Jean and I eat hamburgers at our favorite old-fashioned joint, stop into my favorite wine shop. Nina Simone is on the radio. Her song moves through me in a way that I have not experienced music in a long time. As if it has nothing to do with me. As if music is not a part of me, not something I participate in. I just listen. There is no thinking about who is playing or how the voice moves through the throat to make a sound so rich. No search for how the lyrics work.
Jean interrupts this daydream. “Mom, did they have hamburgers when you were a little girl?”
“Yes, of course they did. How old do you think I am?”
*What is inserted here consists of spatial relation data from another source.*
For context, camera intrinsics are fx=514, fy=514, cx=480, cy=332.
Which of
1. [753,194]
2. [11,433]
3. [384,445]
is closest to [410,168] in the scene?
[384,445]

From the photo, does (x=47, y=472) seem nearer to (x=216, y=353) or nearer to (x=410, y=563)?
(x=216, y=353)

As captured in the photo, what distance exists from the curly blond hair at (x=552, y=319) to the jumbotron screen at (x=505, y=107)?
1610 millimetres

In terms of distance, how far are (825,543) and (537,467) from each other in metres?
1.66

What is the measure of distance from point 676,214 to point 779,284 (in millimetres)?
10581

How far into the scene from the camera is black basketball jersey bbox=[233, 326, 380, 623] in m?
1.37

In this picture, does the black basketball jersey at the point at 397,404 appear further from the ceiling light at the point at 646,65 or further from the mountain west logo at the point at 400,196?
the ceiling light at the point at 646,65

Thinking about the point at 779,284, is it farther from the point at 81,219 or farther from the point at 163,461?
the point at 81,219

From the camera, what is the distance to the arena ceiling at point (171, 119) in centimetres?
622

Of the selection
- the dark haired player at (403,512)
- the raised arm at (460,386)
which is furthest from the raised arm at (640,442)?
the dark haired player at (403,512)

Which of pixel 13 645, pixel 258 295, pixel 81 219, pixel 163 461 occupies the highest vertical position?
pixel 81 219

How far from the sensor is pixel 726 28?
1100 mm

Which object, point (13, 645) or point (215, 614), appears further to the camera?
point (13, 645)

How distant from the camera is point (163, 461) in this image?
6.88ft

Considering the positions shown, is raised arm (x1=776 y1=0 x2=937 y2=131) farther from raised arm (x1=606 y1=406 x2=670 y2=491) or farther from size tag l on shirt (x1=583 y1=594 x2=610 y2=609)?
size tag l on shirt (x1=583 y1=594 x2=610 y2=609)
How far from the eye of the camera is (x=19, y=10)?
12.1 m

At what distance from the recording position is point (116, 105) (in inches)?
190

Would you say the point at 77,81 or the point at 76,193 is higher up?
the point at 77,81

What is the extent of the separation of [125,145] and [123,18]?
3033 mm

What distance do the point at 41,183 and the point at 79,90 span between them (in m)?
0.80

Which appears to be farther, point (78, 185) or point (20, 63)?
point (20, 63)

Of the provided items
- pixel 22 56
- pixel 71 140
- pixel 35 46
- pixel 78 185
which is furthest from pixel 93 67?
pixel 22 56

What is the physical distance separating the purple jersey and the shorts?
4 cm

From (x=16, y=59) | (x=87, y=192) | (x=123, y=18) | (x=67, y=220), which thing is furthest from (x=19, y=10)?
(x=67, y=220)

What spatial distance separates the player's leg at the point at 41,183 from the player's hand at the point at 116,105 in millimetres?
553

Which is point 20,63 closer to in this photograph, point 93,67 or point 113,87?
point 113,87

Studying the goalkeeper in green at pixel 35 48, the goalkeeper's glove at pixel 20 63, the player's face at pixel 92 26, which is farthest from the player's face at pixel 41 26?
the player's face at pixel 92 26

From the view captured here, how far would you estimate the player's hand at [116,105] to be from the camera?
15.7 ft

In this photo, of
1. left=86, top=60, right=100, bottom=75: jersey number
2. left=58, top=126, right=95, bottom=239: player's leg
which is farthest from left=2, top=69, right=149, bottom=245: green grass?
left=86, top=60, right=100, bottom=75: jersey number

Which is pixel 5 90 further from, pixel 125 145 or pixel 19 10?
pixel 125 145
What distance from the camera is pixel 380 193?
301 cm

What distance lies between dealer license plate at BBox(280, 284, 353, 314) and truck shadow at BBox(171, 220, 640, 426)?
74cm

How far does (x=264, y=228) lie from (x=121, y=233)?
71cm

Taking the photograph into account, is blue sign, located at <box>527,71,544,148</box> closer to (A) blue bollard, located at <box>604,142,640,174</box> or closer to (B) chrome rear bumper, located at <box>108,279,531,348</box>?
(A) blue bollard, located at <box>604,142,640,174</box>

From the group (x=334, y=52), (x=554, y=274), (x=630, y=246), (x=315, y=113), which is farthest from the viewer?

“So when were hamburgers invented?”
“You’ll have to ask your grandfather that,” I tell her, shaking my head.
Limbo is gone. In the bright little wine shop, I am right where I am supposed to be. Being the audience is amazing. Being the audience for somebody like Nina Simone, for someone like Jean, for my little street, our beloved friends who wave to us from close and far. What amazing good fortune — to be in the audience for this big, bright, messy miracle of a crazy world. I wouldn’t trade it for anything. You couldn’t pry it from my hands.
Maybe I’ll be singing again soon. But until then, I’m taking it all in from the seats down front.
Tift, first Jean, the little joy machine, is incredible!
You are so talented at many things and work so hard on causes and things you believe in.
We love hearing your music.
We know new music will come if it’s the right thing for you!
I’m trying to learn guitar slowly with my 94-year-old (he’s a longtime musician).
He gave me a Martin D 18.
I try to learn, it’s a struggle. lol
I remember people talking to you after a KC, MO about textiles. I was amazed.
Then you were kind enough to give your then-current CD and signed it!
I hope we can all try and worry less. Events are going to freak us out I get it. And you have to be a parent (and Jean reflects how you are succeeding 👍🏼).
Thank You for everything! 🌹
Life is full of these ups and downs - thank you Tift for writing about yours, and being open to sharing your thoughts, and letting us peek inside your window for a sweet moment. As the saying goes… Nature does not hurry, yet everything is accomplished. Sending you love and best wishes - good luck with all your projects, from building the new album, to re-building that old motel.